Friday 31 August 2018

Protein synthesis

 genetic information stored in DNA molecules is used as a blueprint for making proteins. Why proteins? Because these macromolecules have diverse primary, secondary and tertiary structures that equip them to carry out the numerous functions necessary to maintain a living organism. As noted in the protein chapter, these functions include:
• Structural integrity (hair, horn, eye lenses etc.). 
• Molecular recognition and signaling (antibodies and hormones). 
• Catalysis of reactions (enzymes).. 
• Molecular transport (hemoglobin transports oxygen). 
• Movement (pumps and motors).
The critical importance of proteins in life processes is demonstrated by numerous genetic diseases, in which small modifications in primary structure produce debilitating and often disastrous consequences. Such genetic diseases include Tay-Sachs, phenylketonuria (PKU), sickel cell anemia, achondroplasia, and Parkinson disease. The unavoidable conclusion is that proteins are of central importance in living cells, and that proteins must therefore be continuously prepared with high structural fidelity by appropriate cellular chemistry.
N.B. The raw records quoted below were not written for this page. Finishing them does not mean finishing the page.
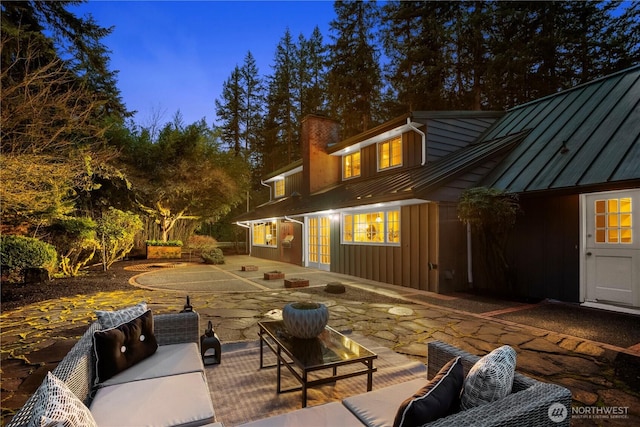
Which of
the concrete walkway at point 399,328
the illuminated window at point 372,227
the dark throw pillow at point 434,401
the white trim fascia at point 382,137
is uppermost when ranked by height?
the white trim fascia at point 382,137

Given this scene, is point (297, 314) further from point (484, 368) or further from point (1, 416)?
point (1, 416)

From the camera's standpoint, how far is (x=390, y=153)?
35.3 feet

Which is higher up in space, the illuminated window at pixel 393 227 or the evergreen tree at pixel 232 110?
the evergreen tree at pixel 232 110

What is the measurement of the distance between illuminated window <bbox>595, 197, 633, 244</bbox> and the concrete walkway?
164 cm

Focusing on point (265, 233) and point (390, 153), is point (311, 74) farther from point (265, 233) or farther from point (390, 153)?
point (390, 153)

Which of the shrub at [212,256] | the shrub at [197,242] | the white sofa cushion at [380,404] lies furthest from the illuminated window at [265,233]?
the white sofa cushion at [380,404]

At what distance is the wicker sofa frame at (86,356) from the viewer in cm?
148

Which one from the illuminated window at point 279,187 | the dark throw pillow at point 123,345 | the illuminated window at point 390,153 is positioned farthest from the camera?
the illuminated window at point 279,187

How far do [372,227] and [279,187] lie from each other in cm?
1026

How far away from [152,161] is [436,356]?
15812 millimetres

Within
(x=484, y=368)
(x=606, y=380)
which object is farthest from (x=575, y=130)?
(x=484, y=368)

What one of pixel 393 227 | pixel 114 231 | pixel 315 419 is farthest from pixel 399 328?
pixel 114 231

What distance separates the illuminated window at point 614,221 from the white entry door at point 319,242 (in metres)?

Early geneticists identified genes as hereditary units that determined the appearance and / or function of an organism (i.e. its phenotype). We now define genes as sequences of DNA that occupy specific locations on a chromosome. The original proposal that each gene controlled the formation of a single enzyme has since been modified as: one gene = one polypeptide. The intriguing question of how the information encoded in DNA is converted to the actual construction of a specific polypeptide has been the subject of numerous studies, which have created the modern field of Molecular Biology.